Die 150 Psal­men des Alten Tes­ta­ments sind das Lebens­buch, Lie­der­buch und Glau­bens­buch des Vol­kes Israel. Zugleich wird der Psal­ter im Chris­ten­tum zur uner­schöpf­li­chen Inspi­ra­ti­ons­quelle für Gedichte und vor allem für Musik: von der ein­stim­mi­gen Gre­go­ria­nik bis zur groß besetz­ten Psal­mens­in­fo­nie. Aus­gangs­punkt die­ses Psalm­lie­des ist der 139. Psalm.

 

Gleich die erste Zeile lässt auf­hor­chen:

„Tief im Schoß mei­ner Mut­ter gewo­ben, …“. Wer spricht so vom Wun­der sei­ner Exis­tenz? Wir hören den alt­tes­ta­ment­li­chen Sän­ger der Psal­men. „Ja, du bists, der berei­tete meine Nie­ren, mich wob im Leib mei­ner Mut­ter!“ (Ps 139,13), so bild­haft und sprach­kräf­tig über­setzt der jüdi­sche Reli­gi­ons­phi­lo­soph Mar­tin Buber die hebräi­schen Worte ins Deutsche.

Das Geschenk des Daseins ist das Thema. So weit ich auch zurück­schauen kann, nie bin ich nur Pro­dukt mei­ner Eltern, der Ver­hält­nisse oder gar des Zufalls, son­dern Geschöpf Got­tes. Ent­schei­dend ist, dass er mein Leben wollte und es gut mit mir meint. So klingt die bib­li­sche Schöp­fungs­bot­schaft – nicht nur auf den ers­ten Sei­ten des Alten Tes­ta­ments im Buch Gene­sis, son­dern auch im Psal­ter und im Neuen Testament.

Die Bot­schaft vom Ursprung muss immer wie­der neu in die Gegen­wart über­setzt und aktua­li­siert wer­den: in Theo­lo­gie und Lit­ur­gie, aber auch in Bil­dern, Gedich­ten und Lie­dern. Die­ses Lied stammt von dem Theo­lo­gen und Lyri­ker Sytze de Vries (geb. 1945), der in Haar­lem lebt. Der nie­der­län­di­sche Orga­nist und Kom­po­nist Wil­lem Vogel (1920–2010) hat die Musik dazu kom­po­niert. Jür­gen Hen­kys (geb. 1929), Pfar­rer und Theo­loge in Ber­lin, ver­dan­ken wir die behut­same deut­sche Übertragung.

 

Dank heißt die erste und wich­tigste Ant­wort.

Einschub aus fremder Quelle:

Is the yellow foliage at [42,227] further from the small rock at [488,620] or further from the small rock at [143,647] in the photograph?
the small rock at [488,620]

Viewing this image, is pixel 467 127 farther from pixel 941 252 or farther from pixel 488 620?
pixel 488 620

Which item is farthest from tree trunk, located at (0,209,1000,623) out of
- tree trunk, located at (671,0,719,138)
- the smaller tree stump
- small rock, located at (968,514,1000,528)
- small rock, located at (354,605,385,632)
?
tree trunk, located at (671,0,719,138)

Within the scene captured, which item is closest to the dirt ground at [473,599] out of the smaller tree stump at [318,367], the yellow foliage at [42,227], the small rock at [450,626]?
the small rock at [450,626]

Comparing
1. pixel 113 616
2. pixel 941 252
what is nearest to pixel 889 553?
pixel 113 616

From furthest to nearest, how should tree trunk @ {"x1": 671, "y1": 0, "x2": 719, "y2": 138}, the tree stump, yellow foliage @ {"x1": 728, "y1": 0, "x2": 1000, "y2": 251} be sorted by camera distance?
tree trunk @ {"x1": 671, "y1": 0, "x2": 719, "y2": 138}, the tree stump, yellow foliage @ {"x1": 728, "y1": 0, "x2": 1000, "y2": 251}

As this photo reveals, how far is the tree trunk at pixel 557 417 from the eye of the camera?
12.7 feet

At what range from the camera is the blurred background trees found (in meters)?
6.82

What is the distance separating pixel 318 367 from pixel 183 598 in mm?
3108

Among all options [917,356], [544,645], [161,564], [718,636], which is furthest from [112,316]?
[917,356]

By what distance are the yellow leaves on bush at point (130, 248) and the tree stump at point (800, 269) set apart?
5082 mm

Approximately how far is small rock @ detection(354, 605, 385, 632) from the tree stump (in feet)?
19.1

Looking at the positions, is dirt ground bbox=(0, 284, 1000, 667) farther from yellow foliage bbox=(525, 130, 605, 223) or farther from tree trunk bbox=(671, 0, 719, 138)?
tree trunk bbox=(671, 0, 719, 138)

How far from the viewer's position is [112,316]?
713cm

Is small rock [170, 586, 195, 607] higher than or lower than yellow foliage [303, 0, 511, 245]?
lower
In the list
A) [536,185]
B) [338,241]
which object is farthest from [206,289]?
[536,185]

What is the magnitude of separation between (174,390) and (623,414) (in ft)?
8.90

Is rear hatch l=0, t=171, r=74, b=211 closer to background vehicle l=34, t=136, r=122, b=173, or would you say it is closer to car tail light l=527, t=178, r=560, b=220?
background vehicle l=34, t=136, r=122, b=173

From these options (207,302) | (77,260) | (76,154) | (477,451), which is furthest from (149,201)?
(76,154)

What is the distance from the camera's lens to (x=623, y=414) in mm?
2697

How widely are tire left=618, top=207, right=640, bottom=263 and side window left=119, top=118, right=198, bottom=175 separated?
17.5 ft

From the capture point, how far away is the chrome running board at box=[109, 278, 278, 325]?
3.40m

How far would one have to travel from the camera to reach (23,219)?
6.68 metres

Das Lied for­mu­liert das mit ganz all­täg­li­chen Wor­ten, die jedoch tie­fen Sinn gewin­nen. Weil Gott mich per­sön­lich ruft, hat sein Schöp­fer­wort mich „gebaut“ und mein Name liegt ihm „auf der Zunge“ (vgl. Ps 139,4). Des­halb eig­net sich die­ses Lied beson­ders für Tauf­fei­ern von Kin­dern oder Erwach­se­nen. Es ent­wirft keine Theo­rie über Mensch und Gott. Denn „zu wun­der­bar ist für mich die­ses Wis­sen; zu hoch, ich kann es nicht begrei­fen“ (Ps 139,6). Also bes­ser schwei­gen über die­ses uner­gründ­li­che Rät­sel? Nein! Dich­ten und Kom­po­nie­ren, Sin­gen und Sagen, das ist der Königs­weg. Die ruhige Melo­die, die nur Halbe- und Vier­tel­no­ten kennt, ist schlicht und ein­gän­gig. Zunächst tief in sich krei­send, schwingt sie sich zur Mitte hin auf, um dann in der Schluss­zeile auf dem Grund­wort »Liebe« den Höhe­punkt zu erreichen.

 

Die fünf Stro­phen zeich­nen den Lebens­weg musi­ka­lisch nach, ja sie gehen ihn mit. Zwei Stro­phen spie­len, wie­derum in Anleh­nung an Psalm 139, mit der Sym­bo­lik des Lich­tes. Der Beginn jedes Tages erin­nert mich daran, dass ich von Anfang an Geschöpf Got­tes bin. Die mitt­lere Stro­phe führt die Licht­sym­bo­lik wei­ter zum schöp­fe­ri­schen Wort Got­tes: Mein Name in Got­tes Mund lässt mich das Licht der Welt erbli­cken. Die bei­den letz­ten Stro­phen wid­men sich dem Lied und dem Gesang als Ant­wort auf Got­tes Wort.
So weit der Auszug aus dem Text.